The Upshot: A thorough documentary that’s thoroughly entertaining and informative.
BY LEE ZIMMERMAN
Casting a lasting influence over practically every band at the helm of the ‘60s British Invasion, the Everly Brothers’ earned the distinction of being one of the most important duos to etch an imprint in the entirety of American music. That powerful influence belied their humble beginnings as early architects of a sound based strictly on their backwoods upbringing, nurtured on their family’s radio show and eventually accelerated by a move to Nashville where they gained a source for the songs that would propel them to the top of the charts.
Those humble beginnings and slow but steady rise to stardom unfolds to a remarkable degree in a Blu-Ray and DVD aptly entitled Harmonies From Heaven, a thorough documentary that offers both archival footage and contemporary commentary. As never before it illuminates the brothers’ ascendance to a stature one can only deem as legendary. The footage tracing that upward progression is impressive enough, but a classic concert unearthed from Sydney Australia in 1968 is, in itself, well worth the price of admission. It gives a rare glimpse of the duo after their early heyday but prior to the aforementioned ascendance to the status of rock ‘n’ roll’s elder statesmen. Despite the acrimony and tragedy that would befall them later on, it offers an ample glimpse of the glory that they attained both then and now.
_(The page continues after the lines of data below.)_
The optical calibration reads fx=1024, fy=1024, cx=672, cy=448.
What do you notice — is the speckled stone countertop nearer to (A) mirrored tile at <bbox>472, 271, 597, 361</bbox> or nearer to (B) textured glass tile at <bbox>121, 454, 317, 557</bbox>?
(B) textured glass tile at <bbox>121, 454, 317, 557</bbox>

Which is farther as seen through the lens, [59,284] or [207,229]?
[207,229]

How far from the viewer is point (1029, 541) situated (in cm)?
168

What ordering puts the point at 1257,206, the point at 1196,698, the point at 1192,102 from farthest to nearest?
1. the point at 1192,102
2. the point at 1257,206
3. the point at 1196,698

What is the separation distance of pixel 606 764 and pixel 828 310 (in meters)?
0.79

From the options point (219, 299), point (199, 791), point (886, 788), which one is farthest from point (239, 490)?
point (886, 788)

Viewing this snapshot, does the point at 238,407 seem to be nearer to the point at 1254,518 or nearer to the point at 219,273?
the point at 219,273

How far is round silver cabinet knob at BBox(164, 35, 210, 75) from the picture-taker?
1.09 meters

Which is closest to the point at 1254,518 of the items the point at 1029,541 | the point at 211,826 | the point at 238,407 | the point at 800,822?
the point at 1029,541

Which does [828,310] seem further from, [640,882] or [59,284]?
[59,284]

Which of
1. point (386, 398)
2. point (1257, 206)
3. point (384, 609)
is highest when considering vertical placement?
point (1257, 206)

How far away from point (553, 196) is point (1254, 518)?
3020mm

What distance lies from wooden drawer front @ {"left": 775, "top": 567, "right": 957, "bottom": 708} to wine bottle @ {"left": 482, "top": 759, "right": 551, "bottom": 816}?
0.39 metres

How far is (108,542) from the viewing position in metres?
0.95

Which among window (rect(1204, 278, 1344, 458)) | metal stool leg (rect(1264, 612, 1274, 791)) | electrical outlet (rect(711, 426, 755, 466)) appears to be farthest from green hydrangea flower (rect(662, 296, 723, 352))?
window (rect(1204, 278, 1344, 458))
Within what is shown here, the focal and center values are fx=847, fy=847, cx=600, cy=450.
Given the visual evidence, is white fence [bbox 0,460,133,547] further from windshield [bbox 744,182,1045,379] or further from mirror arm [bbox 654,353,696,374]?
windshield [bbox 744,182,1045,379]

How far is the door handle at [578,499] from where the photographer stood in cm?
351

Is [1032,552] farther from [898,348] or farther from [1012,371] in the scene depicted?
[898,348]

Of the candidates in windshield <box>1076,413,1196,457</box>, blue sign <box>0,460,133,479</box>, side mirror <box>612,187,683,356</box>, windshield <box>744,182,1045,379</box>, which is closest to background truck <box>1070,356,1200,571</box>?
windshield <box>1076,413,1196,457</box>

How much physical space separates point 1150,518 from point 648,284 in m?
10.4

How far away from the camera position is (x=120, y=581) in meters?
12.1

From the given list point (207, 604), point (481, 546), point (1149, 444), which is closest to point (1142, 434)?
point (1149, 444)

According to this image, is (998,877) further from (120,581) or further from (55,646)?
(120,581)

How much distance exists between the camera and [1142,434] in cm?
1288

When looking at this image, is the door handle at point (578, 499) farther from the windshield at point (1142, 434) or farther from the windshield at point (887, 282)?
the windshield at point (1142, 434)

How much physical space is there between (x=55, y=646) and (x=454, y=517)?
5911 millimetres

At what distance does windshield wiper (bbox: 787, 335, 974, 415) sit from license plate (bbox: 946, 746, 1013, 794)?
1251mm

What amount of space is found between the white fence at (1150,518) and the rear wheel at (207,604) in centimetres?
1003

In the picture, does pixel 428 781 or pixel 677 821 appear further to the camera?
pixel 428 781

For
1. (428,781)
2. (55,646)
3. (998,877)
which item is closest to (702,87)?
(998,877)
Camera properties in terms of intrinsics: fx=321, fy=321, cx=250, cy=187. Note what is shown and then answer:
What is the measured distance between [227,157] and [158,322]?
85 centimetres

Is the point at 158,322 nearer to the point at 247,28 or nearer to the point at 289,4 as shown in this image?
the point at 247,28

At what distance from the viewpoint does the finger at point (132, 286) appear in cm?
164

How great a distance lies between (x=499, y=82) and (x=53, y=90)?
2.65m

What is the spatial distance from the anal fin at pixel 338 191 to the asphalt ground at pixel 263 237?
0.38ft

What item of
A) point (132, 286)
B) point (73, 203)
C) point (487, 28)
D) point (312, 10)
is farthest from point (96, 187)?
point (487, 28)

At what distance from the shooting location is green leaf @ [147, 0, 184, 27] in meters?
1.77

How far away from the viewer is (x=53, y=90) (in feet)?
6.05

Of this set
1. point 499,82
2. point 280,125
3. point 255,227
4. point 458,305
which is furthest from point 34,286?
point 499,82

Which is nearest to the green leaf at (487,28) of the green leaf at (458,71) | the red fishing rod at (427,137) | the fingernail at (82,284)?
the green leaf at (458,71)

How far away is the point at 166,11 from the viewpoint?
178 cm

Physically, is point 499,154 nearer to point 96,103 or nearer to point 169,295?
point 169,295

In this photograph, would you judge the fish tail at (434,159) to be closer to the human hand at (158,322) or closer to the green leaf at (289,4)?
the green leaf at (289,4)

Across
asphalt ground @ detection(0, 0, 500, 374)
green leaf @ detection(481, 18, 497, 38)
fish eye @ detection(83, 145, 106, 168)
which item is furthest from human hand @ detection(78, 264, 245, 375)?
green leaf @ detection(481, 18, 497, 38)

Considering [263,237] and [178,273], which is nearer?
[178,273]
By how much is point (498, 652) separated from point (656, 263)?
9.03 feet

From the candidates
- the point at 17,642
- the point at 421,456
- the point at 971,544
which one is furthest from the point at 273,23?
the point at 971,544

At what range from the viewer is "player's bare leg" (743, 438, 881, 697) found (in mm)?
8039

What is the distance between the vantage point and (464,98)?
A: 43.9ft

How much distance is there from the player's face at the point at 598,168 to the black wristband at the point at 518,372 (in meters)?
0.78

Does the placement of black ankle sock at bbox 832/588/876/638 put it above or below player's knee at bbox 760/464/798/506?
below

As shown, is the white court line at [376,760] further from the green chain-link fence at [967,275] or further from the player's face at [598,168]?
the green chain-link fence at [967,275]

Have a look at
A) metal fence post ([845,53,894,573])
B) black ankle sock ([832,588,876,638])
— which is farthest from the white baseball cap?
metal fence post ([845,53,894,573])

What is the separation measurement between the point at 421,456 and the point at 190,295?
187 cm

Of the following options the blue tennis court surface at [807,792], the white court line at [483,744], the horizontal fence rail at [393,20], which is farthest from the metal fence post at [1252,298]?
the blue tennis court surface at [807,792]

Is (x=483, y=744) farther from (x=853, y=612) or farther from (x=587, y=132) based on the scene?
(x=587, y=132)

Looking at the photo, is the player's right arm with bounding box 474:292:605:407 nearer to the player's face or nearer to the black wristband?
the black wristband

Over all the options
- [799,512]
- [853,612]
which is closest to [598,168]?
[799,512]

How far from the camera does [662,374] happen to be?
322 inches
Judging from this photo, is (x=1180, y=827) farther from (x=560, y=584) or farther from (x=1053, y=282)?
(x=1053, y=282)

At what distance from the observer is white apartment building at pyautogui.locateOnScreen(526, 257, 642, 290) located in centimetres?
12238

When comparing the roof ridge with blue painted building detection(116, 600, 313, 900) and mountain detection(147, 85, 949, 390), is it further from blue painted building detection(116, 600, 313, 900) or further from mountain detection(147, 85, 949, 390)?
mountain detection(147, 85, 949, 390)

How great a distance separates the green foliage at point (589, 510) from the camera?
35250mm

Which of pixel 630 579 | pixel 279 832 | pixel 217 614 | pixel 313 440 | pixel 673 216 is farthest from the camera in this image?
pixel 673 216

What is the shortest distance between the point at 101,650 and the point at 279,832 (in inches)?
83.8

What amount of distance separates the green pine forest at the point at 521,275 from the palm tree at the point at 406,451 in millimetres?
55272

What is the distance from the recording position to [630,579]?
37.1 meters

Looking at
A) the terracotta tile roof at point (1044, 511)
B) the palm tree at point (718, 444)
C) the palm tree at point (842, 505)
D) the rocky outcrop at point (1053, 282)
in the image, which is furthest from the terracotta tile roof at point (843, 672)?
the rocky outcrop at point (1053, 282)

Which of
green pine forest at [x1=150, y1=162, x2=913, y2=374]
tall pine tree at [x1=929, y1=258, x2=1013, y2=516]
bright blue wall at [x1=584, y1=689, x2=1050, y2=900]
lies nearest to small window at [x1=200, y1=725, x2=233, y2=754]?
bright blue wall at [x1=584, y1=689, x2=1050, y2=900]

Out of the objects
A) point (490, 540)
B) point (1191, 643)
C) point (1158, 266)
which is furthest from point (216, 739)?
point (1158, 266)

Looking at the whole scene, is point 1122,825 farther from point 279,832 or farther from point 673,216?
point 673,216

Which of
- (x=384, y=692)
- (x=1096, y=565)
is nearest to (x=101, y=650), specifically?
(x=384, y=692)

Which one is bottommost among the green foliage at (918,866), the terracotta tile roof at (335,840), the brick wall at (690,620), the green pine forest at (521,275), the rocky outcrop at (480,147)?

As if there’s any doubt as to why they deserve that recognition, then the testimony given by those under their influence erases any doubt completely. Graham Nash, Keith Richards and Dave Edmunds are among the stars featured through exclusive interviews that recount the ways the brothers left their mark on the adolescent English rockers who aspired to follow in their footsteps. It’s heady stuff indeed, but the obvious emotional attachment these icons had for the Everlys is wholly evident here. If this was a made-for-TV movie, the drama alone would make it an Emmy contender. As it is, the pair’s powerful story enshrines them forever as one of pop’s most prolific pioneers.